A requirement to cover noses and mouths in public came into effect on Thursday.
In addition to reopening green spaces, Morawiecki said limits on the numbers of people in shops would be eased. He said he planned to ease the lockdown further every week or two.
But the prospect of many restrictions continuing into May, as the number of infections and deaths rose to 7,918 and 314 respectively, added to confusion over whether the election can go ahead on May 10.
Members of the governing coalition sought opposition support for a two-year extension of President Andrzej Duda’s term because of the difficulty of voting under lockdown.
The ruling conservative Law and Justice party (PiS) had advocated a postal ballot, but on Wednesday unexpectedly presented a bill to keep Duda in office for now.
As a constitutional change, this would require opposition backing to secure the necessary two-thirds approval.
Junior coalition partner Accord had lobbied for the change.
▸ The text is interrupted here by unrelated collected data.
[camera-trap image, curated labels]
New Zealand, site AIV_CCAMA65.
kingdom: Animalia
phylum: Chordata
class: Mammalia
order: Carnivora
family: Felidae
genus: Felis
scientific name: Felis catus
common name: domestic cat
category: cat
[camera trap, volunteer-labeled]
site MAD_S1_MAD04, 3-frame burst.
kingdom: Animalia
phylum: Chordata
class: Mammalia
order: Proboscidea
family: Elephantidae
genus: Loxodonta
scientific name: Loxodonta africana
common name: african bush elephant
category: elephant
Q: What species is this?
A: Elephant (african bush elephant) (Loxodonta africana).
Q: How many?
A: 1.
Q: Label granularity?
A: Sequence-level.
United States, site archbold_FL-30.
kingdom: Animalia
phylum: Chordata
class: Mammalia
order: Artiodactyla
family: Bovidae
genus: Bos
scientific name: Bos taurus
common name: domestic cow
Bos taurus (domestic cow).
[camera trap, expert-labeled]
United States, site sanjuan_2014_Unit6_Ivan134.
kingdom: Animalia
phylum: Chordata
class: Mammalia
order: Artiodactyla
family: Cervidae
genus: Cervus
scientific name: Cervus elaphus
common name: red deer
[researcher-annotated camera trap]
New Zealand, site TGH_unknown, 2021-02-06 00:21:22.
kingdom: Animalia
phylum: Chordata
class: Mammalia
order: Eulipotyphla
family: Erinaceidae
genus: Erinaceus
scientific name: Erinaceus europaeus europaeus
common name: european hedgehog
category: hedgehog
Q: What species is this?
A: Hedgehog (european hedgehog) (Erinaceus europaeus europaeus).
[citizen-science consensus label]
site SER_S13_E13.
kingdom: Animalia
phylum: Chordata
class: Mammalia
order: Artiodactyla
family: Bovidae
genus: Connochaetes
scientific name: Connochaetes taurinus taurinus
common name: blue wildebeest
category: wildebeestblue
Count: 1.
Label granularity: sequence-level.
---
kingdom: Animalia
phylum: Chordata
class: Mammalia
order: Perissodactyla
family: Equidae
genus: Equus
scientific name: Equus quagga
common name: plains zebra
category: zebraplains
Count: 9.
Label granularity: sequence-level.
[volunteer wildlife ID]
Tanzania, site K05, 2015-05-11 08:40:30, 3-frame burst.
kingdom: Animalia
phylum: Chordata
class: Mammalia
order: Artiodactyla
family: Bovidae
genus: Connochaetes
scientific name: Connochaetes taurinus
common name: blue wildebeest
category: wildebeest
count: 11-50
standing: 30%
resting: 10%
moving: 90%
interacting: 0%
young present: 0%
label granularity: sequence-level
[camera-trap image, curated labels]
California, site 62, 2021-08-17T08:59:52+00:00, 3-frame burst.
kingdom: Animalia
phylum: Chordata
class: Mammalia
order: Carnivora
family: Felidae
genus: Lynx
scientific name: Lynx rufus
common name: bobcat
“We are going to persuade all lawmakers that the historical moment and the huge scale of responsibility held by politicians … requires us to rise above individual interests,” Accord’s Jaroslaw Gowin told reporters.
But Jan Grabiec of the opposition centrist Civic Platform said Duda could be kept on without such a drastic measure.
“We believe that in the constitution there are (already) means of postponing the elections,” he said. “A state of emergency extends the president’s term.”
Earlier, parliament voted to kick a citizens’ bill proposing a toughening of already tight rules on abortion down the road by passing it to a parliamentary commission.
Although religious conservatives are a pillar of PiS support, the issue is highly divisive, and PiS had been nervous about throwing its full weight behind the bill just before an election made more unpredictable by the epidemic.
The bill would ban abortion in one of the few permitted instances – where prenatal tests show serious, irreversible damage to the foetus.
Rights campaigners – who were outraged at the prospect of the bill being passed at a time when the lockdown has made mass protests impossible – say it would eliminate 98% of the small number of abortions carried out in Poland.